Erinnern Sie sich, Herr Gysi? Danach eine Kontroverse zwischen uns, ob man die Diktatur der Nationalsozialisten und der stalinistischen Kommunisten vergleichen könne. Ich war der Meinung, vergleichen ja, wenn auch nicht gleichsetzen. Sie haben dann von den „enttäuschten einfachen Parteimitgliedern“ gesprochen, „die an alles geglaubt haben“. Ihr Plädoyer war: „Wir brauchen eine vollständige Ehrlichkeit. Sonst ... geht es mit diesem Land nicht vorwärts, wenn wir da irgend etwas unter den Teppich kehren. Und mag es noch so bitter sein. Wir brauchen vollständige Offenheit und vollständige Öffentlichkeit, ansonsten können wir ja miteinander schon gar nicht mehr reden. Immer wenn einer versucht, unehrlich zu werden, geht das Gespräch schon daneben. Und wenn wir das nicht führen können, dann brauchen wir gar keinen Anfang zu machen. Und ich glaube, wir sollten es tun: mit voller Offenheit! Anders gehn wir unter.“

Haben Sie gesagt an diesem Tag im Jahre 89. Das ist heute vergessen. Auch die Personen der Runde haben Sie vergessen. Der Moderator hieß übrigens Lutz Bertram, DT64. Auch er konnte sich in der „Schlagabtausch“-Sendung offenbar nicht mehr erinnern. War das wirklich ein so unwichtiger Tag, ein so unwichtiges Jahr?

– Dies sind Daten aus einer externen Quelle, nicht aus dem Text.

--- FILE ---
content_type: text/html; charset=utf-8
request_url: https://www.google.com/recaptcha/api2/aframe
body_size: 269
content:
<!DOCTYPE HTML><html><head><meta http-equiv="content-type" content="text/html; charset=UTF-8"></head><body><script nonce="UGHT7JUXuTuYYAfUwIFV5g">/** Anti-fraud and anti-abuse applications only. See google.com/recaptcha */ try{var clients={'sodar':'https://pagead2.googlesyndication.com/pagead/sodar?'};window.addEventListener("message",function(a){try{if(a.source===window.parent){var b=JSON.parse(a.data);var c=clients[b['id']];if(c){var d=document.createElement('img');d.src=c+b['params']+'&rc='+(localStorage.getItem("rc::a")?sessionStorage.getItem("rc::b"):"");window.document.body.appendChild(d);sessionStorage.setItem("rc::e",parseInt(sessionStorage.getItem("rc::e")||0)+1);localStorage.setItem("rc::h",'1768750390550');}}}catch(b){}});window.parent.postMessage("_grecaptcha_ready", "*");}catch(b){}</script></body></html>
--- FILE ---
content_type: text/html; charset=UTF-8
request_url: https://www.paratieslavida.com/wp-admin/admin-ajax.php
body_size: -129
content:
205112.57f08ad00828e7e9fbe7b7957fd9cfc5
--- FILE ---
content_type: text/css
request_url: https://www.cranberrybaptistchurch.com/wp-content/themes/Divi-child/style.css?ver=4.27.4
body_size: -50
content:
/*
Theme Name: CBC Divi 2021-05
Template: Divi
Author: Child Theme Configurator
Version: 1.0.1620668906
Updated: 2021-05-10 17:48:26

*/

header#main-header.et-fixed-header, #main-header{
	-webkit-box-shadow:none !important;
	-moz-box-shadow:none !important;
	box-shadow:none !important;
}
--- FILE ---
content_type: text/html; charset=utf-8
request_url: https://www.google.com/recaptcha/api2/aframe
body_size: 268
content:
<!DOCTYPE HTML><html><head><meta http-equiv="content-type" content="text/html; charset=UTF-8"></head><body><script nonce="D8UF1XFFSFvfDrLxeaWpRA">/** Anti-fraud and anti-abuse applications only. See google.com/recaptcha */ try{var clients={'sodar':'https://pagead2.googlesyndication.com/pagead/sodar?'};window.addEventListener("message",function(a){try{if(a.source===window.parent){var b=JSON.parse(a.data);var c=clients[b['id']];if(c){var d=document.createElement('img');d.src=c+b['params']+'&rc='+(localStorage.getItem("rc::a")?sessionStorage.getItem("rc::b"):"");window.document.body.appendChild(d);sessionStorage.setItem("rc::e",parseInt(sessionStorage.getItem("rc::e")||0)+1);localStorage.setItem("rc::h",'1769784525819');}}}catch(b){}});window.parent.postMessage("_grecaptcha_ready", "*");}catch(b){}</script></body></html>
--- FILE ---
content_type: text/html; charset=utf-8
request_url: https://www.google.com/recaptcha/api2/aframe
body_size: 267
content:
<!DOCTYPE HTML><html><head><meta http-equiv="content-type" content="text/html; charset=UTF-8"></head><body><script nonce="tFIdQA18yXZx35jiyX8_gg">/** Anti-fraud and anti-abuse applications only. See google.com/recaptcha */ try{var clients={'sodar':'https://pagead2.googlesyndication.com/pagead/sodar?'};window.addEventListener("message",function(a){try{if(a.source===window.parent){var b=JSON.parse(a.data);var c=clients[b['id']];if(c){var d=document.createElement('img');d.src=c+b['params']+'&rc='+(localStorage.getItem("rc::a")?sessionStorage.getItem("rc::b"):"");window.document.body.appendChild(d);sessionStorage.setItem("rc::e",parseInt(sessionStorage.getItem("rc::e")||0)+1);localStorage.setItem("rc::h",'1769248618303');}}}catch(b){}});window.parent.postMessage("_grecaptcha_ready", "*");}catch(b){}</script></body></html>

Langsam wird mir klar, warum es so elend schleppend geht, die anderen Fakten ins Gedächtnis zu rufen. Vergeßlichkeit 1989, als ein Staat zusammenbrach und einige Ausgebürgerte zurückkamen. Was ist erst, wenn es um die Jahre 76, 79, 82 geht? Die liegen ja noch weiter zurück! Und da waren der Staat und seine Organe noch in der Blüte ihrer Macht: die Repräsentanten winkend auf den Tribünen, die Helfer leise und konspirativ in den Wohnungen ... „Vollständige Ehrlichkeit und Offenheit“, wie recht Gysi hatte! Offenbar hatte er nicht an sich selbst gedacht. Dann wird man eben „vergeßlich“. Aber andere nicht. Müssen die dann von amnesiegeplagten Politniks juristisch zum Schweigen gebracht werden? Möglich. Es wird sich ja zeigen, ob das gelingt im deutschen demokratischen Staat Bundesrepublik Deutschland. Auf der anderen Seite gibt es Vergeßliche, denen plötzlich die Fakten wieder einfallen.

Lüge und Konspiration lassen sich lüften. In ein paar Minuten ist viel gesagt. Das erspart dann ellenlange Talk-Shows, Pressekonferenzen und Gerichtsverfahren.